Virginia for sale
Governor Bob McDonnell might as well have put a for-sale sign on Virginia’s front lawn when he announced that the state’s Office of Transportation Public-Private Partnerships (OTP3) has a “pipeline” of potential privatization projects. The governor and Sean Connaughton, the head of the Department of Transportation, appear to be racing to move as many of Virginia’s public assets into private hands as possible. The Bond Buyer has the story:
In a move that is likely to make Virginia the leading state for public-private partnerships, Gov. Robert McDonnell has announced 22 transportation and infrastructure projects that may be developed as P3s.
The governor is asking for public input on the projects, which include highway, seaport and spaceport projects that are either under active consideration or flagged as possible candidates for P3s.
“It’s a fairly major step forward for P3s in Virginia,” said Secretary of Transportation Sean Connaughton.
Virginia’s 1995 legislation enabling P3s allows private companies to submit unsolicited proposals that meet certain guidelines, and that is how most of the commonwealth’s P3 projects have emerged, Connaughton said.
In April, APM Terminals Inc. submitted such a proposal to operate the Port of Virginia as a P3. That project is among those announced by McDonnell.
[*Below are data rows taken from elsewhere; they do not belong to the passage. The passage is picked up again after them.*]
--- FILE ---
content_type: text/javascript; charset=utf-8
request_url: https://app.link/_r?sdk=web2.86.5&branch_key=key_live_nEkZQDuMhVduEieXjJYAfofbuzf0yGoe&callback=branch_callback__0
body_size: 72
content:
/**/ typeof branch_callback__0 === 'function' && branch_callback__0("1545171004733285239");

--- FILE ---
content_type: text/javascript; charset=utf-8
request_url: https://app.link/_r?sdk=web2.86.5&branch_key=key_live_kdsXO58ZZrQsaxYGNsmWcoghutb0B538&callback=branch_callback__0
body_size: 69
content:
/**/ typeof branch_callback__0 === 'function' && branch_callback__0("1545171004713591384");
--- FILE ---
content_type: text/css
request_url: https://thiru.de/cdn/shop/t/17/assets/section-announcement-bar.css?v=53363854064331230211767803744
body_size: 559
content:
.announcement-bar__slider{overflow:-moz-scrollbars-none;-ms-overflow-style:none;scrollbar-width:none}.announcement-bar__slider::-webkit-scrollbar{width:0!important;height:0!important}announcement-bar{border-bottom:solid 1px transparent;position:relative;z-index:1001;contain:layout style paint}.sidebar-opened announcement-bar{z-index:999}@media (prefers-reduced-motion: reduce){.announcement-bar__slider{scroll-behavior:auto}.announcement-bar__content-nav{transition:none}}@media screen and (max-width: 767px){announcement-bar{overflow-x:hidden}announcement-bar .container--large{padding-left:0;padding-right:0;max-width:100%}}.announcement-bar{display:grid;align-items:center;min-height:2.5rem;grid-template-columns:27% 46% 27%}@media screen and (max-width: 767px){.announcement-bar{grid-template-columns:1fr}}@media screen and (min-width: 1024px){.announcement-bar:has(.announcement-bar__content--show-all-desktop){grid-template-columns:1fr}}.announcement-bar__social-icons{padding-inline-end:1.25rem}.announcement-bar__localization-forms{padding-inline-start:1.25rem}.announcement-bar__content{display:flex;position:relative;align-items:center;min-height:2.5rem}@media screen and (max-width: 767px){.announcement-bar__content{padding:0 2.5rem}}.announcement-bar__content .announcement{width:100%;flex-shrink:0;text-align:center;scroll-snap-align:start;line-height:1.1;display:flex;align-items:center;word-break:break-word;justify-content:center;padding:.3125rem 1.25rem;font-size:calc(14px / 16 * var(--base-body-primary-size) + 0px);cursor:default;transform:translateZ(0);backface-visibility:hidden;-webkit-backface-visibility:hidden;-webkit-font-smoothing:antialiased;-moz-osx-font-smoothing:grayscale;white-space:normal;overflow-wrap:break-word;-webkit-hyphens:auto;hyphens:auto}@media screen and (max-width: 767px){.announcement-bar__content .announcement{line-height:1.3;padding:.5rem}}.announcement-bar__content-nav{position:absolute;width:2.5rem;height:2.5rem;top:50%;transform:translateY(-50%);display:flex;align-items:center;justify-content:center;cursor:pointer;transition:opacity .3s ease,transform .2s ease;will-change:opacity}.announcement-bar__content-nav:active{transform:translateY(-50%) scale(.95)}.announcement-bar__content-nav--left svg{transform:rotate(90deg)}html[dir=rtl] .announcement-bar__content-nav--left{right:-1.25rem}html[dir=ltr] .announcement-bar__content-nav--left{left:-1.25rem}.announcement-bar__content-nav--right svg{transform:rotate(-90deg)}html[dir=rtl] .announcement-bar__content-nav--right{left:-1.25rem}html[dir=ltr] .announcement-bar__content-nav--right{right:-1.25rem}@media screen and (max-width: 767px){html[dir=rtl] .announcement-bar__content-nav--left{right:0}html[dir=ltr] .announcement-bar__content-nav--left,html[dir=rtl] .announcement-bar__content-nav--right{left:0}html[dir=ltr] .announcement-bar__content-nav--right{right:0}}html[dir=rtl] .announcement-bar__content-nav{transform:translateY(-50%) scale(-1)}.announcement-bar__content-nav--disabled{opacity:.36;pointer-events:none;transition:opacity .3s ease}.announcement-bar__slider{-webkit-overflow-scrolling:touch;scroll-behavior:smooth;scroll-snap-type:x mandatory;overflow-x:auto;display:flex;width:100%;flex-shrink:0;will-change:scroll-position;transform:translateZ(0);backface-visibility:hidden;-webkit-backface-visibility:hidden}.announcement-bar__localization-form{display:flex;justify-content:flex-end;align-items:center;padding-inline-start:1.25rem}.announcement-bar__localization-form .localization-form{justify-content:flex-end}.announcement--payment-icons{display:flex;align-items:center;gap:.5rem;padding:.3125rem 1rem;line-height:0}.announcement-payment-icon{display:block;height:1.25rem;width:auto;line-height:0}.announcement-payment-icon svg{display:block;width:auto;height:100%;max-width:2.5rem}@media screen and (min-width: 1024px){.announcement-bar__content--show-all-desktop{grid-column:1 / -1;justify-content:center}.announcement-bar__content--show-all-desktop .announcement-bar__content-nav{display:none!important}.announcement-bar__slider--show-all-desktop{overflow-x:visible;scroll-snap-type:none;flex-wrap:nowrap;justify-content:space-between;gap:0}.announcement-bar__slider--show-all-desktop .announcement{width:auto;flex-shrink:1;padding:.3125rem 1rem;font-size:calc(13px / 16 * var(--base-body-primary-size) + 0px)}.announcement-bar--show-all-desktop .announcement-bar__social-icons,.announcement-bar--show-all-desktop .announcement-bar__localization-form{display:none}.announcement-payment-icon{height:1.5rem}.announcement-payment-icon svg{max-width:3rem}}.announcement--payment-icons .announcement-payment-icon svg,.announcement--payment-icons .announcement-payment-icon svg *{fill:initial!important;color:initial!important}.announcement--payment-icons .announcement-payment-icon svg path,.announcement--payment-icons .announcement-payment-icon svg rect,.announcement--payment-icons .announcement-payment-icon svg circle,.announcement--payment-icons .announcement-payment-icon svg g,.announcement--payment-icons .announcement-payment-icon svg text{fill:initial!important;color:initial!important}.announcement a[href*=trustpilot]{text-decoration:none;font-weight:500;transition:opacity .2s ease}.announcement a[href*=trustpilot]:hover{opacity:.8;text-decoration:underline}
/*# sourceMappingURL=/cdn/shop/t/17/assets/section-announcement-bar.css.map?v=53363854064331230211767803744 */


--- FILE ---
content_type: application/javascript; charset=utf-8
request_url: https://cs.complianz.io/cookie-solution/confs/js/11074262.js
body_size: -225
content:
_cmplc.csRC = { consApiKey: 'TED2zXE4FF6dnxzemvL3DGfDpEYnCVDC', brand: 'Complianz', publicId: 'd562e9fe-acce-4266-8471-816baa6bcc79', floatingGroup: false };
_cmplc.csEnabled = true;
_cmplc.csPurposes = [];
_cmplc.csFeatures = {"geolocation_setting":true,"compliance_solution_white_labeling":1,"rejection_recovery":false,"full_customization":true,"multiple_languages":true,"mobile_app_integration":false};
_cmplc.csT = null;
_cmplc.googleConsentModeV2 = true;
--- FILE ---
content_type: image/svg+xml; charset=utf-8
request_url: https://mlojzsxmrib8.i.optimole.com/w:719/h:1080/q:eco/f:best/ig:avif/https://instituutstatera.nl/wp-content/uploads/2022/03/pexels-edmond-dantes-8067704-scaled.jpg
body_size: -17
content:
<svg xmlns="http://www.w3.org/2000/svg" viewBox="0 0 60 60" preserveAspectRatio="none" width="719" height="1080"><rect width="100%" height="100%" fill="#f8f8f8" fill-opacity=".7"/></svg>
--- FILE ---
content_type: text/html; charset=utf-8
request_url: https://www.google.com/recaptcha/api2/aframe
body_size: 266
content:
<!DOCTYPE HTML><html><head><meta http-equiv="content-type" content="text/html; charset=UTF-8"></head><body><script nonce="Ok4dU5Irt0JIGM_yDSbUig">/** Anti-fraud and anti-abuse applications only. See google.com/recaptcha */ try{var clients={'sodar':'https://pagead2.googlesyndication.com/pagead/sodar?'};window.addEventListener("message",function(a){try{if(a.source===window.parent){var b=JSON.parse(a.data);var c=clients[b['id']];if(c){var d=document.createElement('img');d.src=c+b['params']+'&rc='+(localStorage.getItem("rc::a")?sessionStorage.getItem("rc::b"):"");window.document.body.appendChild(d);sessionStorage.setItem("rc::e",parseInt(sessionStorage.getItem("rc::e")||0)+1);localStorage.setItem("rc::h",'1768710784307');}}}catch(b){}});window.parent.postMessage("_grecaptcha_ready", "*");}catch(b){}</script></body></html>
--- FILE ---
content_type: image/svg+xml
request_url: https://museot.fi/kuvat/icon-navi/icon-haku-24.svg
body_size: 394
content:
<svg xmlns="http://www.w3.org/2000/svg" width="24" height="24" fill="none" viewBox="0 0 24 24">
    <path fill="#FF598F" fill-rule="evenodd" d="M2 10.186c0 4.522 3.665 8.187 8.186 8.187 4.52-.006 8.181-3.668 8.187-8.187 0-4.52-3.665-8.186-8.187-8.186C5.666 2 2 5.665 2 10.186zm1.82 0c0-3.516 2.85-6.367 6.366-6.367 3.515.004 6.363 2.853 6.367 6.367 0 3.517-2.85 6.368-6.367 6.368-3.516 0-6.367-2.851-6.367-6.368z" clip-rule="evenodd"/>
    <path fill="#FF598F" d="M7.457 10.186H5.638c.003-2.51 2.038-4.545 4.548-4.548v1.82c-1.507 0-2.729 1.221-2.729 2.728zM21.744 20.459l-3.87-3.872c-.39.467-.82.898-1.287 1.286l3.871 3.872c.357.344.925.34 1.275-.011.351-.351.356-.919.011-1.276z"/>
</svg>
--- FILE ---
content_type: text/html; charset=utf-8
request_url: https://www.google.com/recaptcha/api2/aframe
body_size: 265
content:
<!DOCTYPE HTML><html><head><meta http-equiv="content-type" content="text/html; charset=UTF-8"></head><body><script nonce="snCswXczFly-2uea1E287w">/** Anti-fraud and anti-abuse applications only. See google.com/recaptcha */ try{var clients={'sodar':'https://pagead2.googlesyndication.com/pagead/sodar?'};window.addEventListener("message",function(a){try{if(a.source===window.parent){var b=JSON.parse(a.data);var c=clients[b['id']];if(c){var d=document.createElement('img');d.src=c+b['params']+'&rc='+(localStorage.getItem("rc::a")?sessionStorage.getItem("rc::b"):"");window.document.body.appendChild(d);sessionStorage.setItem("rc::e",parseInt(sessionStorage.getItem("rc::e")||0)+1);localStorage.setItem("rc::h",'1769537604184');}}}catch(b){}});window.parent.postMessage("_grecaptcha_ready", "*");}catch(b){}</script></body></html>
Virginia is now making an effort to harness more interest from the private sector, said Connaughton.
On Tuesday, the Bond Buyer also reported that Virginia received an unsolicited proposal from a division of A.P. Moller-Maersk Group, the Danish conglomerate operating in 130 countries, to take control of Port of Virginia facilities in Norfolk, Portsmouth, Newport News and Richmond for a 48-year concession.
The proposal was reported to be valued in excess of $3 billion over the term of the concession, or at least $62 million a year for the four ports. A commissioned report from George Mason University said that in 2006, the port operations at Newport News, Norfolk and Portsmouth handled over 16 million tons of cargo (page 3). In Maersk’s proposed concession, they would pay a fee of about $3.90 a ton to the state. It’s not clear whether the offer is worth it for taxpayers, however, because the Viginia Department of Transportation releases very little information to the public.
This is unfortunate because Virginia’s governor has a history of undertaking privatization projects that net rich returns for investors but are of unknown value for taxpayers. I wrote this in April about McDonnell completing the financing for a tunnel privativation project:
For an equity investment of $208 million, Macquarie stands to realize over $5 billion in cash flow over the 58-year concession after repayment of bonds, loans and mandated capital expenditures.
The funding structure of the tunnel deal looks very similar to the I-495 Hot Lanes project (an addition of four high occupancy vehicle lanes) that is just being completed in Northern Virginia. These kinds of large, complex construction projects do benefit from professional oversight, but taxpayers have no idea how much of their money the state is leaving on the table. Numerous sources have said that the Hot Lanes projects will cost $1.4 billion, but no one appears to have figures on the returns to the project’s private builders, the Fluor Corporation.
The governor has put Virginia up for sale, but there are no price tags that taxpayers can see. That makes it impossible for the public to comment substantively on the process.